American technology, entertainment and productivity-based enterprises serve as the cornerstone of our economic and export strength.

Because of the important role IP industries play in our economy, we cannot take these innovations, or their creativity and investment required to bring them to life, for granted.

Unfortunately, the tremendous success of these innovators, creators and rights-holders has made them prime targets for thieves who seek out items protected by patent, copyright, trademark or trade secret designation. These thieves not only steal the creations of others, but also reap the monetary benefits by reproducing and distributing the products themselves.

And the losses attributed to counterfeiting and piracy affect more than the inventor. According to the U.S. Government, American businesses lose approximately $250 billion each year to pirated and counterfeited goods.

The theft of intellectual property has also cost nearly 750,000 Americans their jobs. Given the current state of the economy, preventing these crimes and enforcing IP laws must be a top priority for the Federal Government.

H.R. 4279, the Prioritizing Resources and Organization for Intellectual Property Act of 2008, which is also known as PRO-IP, is a measure designed to respond directly to these challenges.

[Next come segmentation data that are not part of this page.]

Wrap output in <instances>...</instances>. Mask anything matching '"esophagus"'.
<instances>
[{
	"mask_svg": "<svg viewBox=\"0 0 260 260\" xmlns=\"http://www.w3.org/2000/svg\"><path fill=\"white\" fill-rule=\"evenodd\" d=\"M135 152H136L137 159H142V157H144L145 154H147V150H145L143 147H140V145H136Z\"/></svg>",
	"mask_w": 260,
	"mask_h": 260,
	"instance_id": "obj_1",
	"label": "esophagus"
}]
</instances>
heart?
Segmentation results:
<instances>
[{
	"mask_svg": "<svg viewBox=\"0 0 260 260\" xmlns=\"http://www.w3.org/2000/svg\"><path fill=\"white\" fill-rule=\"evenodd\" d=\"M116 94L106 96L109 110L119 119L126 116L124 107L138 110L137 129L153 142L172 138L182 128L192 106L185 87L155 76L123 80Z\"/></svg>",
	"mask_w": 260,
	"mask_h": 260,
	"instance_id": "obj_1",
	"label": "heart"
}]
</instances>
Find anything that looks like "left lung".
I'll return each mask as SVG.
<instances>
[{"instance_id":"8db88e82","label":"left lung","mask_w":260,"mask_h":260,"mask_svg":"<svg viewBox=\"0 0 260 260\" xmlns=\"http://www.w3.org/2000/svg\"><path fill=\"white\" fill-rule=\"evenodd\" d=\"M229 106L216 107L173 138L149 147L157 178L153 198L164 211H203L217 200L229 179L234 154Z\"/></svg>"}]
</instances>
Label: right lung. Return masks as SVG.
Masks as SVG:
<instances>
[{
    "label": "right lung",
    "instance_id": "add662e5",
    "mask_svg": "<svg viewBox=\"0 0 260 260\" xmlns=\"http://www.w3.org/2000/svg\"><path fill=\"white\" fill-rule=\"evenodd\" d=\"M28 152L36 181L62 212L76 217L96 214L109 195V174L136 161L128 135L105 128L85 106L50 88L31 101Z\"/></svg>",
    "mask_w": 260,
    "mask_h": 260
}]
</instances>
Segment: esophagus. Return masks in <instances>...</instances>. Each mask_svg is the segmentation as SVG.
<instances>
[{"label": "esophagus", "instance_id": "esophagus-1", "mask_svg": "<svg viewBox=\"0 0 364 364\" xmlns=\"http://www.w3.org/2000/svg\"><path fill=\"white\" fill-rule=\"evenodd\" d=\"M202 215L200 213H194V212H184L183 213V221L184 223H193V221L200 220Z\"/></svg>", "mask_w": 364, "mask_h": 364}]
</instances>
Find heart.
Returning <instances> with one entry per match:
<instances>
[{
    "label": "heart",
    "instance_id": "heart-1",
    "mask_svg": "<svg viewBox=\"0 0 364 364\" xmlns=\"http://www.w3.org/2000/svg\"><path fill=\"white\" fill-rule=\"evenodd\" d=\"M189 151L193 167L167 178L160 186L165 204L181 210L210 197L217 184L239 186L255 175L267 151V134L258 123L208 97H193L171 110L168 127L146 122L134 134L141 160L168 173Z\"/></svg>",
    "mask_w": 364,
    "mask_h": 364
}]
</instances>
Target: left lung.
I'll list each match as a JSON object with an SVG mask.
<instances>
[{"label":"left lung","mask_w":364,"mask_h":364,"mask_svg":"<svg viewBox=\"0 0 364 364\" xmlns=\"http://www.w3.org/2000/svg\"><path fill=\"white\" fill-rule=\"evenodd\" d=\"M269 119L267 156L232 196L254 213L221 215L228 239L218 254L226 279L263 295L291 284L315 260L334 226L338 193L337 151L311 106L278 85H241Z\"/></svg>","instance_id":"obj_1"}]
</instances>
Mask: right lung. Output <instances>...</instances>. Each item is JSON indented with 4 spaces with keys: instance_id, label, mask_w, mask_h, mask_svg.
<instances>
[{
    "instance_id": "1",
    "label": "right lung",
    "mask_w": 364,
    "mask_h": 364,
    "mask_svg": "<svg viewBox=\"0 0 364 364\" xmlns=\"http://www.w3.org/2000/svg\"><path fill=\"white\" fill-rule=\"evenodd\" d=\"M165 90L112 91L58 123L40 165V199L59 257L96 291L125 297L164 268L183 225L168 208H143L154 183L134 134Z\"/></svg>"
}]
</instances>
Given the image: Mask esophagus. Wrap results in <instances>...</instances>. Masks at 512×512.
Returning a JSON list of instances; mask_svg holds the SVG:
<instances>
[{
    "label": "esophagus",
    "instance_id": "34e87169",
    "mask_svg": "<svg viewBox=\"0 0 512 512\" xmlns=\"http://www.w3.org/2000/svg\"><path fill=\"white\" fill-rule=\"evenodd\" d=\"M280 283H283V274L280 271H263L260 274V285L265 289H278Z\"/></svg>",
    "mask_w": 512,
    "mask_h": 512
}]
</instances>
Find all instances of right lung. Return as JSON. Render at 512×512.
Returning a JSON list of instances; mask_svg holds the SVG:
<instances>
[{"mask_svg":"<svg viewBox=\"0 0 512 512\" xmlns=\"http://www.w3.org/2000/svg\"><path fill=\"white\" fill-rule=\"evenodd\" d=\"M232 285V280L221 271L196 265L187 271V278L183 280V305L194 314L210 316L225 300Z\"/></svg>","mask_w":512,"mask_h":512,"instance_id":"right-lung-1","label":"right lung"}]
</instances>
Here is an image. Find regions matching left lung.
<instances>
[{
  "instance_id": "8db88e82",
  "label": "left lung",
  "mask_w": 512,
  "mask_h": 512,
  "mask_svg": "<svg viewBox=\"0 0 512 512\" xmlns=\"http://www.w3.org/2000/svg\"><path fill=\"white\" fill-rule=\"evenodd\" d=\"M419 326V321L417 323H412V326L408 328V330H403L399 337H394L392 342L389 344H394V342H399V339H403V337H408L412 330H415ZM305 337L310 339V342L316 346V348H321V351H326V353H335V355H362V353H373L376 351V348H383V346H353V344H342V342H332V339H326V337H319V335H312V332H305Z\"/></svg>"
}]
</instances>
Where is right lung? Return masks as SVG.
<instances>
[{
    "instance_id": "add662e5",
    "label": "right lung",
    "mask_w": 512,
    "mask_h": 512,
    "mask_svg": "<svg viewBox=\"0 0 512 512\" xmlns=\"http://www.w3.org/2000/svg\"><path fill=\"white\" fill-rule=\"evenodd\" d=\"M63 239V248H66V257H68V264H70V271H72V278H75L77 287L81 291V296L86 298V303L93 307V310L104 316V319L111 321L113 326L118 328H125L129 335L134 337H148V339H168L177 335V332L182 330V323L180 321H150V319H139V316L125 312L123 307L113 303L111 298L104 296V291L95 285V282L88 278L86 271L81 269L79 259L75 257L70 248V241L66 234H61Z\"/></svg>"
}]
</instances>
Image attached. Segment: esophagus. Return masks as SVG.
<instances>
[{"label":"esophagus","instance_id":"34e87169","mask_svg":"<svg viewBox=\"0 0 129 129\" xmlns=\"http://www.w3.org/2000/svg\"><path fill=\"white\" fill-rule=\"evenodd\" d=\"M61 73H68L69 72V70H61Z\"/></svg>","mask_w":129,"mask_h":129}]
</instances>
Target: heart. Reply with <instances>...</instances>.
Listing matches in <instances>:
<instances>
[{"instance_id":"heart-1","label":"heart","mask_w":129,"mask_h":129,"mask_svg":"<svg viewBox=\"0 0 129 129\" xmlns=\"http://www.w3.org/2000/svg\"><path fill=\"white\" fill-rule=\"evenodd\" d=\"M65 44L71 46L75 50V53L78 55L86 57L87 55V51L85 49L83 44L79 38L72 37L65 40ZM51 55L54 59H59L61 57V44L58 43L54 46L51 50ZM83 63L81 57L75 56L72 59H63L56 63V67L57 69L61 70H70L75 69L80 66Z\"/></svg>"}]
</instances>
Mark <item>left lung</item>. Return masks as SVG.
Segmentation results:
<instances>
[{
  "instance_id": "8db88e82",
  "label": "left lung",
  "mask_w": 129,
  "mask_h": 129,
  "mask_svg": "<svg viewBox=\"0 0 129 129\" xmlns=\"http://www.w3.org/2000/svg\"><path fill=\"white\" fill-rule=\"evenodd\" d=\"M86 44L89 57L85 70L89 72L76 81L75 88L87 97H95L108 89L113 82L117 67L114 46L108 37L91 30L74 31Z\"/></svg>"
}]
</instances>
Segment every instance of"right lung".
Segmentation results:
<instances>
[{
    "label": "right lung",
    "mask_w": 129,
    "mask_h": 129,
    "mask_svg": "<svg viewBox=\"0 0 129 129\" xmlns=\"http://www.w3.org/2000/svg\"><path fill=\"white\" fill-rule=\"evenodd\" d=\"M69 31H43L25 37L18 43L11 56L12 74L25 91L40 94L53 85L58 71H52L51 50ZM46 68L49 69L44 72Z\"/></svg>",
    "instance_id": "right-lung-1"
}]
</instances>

Specifically, the bill strengthens our laws against counterfeiting and piracy; provides new resources to key agencies involved in the enforcement of IP rights; and mandates a new and unprecedented level of coordination and leadership on IP enforcement issues from the White House.

Mr. Speaker, the incentive to innovate and the ability to profit from the creation of new intellectual property cannot be sustained without enforcing the rights that protect the ownership of such valuable, intangible property.

And while our government agencies are doing more today to protect intellectual property than ever before, the reality is that we must do much more. We must make it increasingly difficult, and costly, for counterfeiters and traffickers, some of whom are connected to organized crime, to steal and profit from American innovations.

Because intellectual property is such an important asset for both the inventor and the economy as a whole, Congress has a responsibility to ensure that IP enforcement is made a permanent priority of every administration.

By supporting the PRO-IP bill, the House will send a clear message that there is a bipartisan commitment to ensure the next President and succeeding administrations have the resources, organizations and strategies required to protect our vital national and economic interests.

Mr. Speaker, I urge my colleagues to support this bill, H.R. 4279.